Digital said:
Is a byte data type really a 32-bit int in the JVM? More
specifically, if I have an an array of N byte types, are N
32-bit ints actually allocated underneath? I am writing
a memory-sensitive application and would appreciate
some insight.
I came across this tidbit saying within the JVM, a 'byte'
data type is actually a 32-bit integer:
http://www.jguru.com/faq/view.jsp?EID=13647
It would help if you would quote the passage of interest:
In the Java Virtual Machine, bytes, shorts and ints are all four bytes long.
This statement is irrelevant. The author doesn't know what he's talking
about. What is relevant is the Java Language Specification:
The integral types are byte, short, int, and long,
whose values are 8-bit, 16-bit, 32-bit and 64-bit
signed two's-complement integers, respectively,
and char, whose values are 16-bit unsigned integers representing UTF-16 code units (§3.1).
<
http://java.sun.com/docs/books/jls/third_edition/html/typesValues.html#4.2>
Whatever a byte is in the JVM, it's an eight-bit quantity in Java.
This is just the same as in C or C++, or really any language. Just because a
byte is eight bits long in some implementation of C doesn't mean that its host
platform stores it that way; it very well could be stored and manipulated as a
32-bit value with 24 bits ignored.
Do you let that bother you when you're programming in C?
Checking the JVM specification, I think I can confirm
that assertion. In sections 3.11.1 and 3.11.4, it is
mentioned that:
"As noted in §3.11.1, values of type byte, char, and short
are internally widened to type int, making these conversions
implicit."
Can someone please clear this up for me?
Yes. Like any machine, virtual or actual, the internal opcodes may deal with
wider types than expressed in the language. Floating-point, for example, may
be defined in terms of 64-bit values but calculated by the machine at the low
level with 80-bit values.
From our point of view as Java programmers, we don't care. We care about the
language's semantics, not the machine's. In the Java language, a byte is
eight bits long precisely.
That said, let's look at the JVM spec again.
# byte, whose values are 8-bit signed two's-complement integers
That sure doesn't say that bytes are 32-bit quantities in the JVM.

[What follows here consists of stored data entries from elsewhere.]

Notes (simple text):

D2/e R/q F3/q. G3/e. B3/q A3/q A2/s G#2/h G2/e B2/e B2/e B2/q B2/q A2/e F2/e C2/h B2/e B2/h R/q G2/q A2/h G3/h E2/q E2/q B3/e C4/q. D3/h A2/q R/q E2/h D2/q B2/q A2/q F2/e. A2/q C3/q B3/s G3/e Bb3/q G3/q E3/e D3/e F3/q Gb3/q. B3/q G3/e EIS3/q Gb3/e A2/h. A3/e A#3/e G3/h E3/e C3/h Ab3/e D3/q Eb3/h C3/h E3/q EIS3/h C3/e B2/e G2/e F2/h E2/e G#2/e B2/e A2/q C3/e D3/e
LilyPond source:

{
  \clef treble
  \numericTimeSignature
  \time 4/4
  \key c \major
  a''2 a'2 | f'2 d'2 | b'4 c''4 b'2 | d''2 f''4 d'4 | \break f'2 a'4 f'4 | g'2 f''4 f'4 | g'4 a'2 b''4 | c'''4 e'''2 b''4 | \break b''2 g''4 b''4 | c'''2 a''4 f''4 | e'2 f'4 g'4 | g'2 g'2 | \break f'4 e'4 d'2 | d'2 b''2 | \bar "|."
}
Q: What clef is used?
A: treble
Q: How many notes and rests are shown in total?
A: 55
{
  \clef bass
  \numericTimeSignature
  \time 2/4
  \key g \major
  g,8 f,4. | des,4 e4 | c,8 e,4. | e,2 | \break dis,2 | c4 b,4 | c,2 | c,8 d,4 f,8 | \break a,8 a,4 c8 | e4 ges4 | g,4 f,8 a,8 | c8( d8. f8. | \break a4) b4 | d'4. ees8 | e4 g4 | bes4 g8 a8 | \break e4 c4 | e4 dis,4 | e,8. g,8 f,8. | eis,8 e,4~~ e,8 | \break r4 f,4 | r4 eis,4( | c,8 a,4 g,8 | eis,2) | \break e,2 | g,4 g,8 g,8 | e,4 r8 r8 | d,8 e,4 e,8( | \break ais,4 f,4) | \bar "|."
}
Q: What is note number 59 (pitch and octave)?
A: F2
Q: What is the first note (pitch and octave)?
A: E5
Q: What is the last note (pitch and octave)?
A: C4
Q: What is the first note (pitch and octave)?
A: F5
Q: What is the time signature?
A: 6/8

Why would 3.11.1 and 3.11.4 contradict that?
Ss. 3.11.1:
For the majority of typed instructions, the instruction type is represented explicitly
in the opcode mnemonic by a letter: i for an int operation, l for long, s for short,
b for byte, c for char, f for float, d for double, and a for reference.
Some instructions for which the type is unambiguous do not have a type letter in their mnemonic.
So the JVM has opcodes that recognize bytes, defined in ss. 3.3 as 8-bit
quantities. Still more evidence that bytes are not 32-bit quantities in the JVM.
But wait! There is this:
Compilers encode loads of literal values of types byte and short using Java
virtual machine instructions that sign-extend those values to values of
type int at compile time or run time.
But that is specific to loads, not all instructions, and only because there
aren't specific opcodes to load bytes. The reason for that is:
Given the Java virtual machine's one-byte opcode size, encoding types into
opcodes places pressure on the design of its instruction set.
So the conversion into int is a hack to account for the limited opcode set.
It doesn't make bytes generally into 32-bit quantities.
What about the quote you took out of context? That was the clue that the JVM
supports narrow integral types by ignoring high-order bits. In other words,
to the JVM a byte is exactly eight bits long, but it's stored in a container
that is 32 bits wide. It's like packing a steamer trunk with a single change
of clothes. Just because the trunk is large doesn't mean you won't need to
buy another shirt if you spill soy sauce on the one you packed.
Summary: bytes in the JVM are actually eight bits long, they're simply stored
in containers that are four times larger than needed. None of this matters
unless you're programming in JVM assembly; Java programmers know that bytes
are eight bits long in the language regardless. Fretting over the JVM's
internal representation thereof is silly.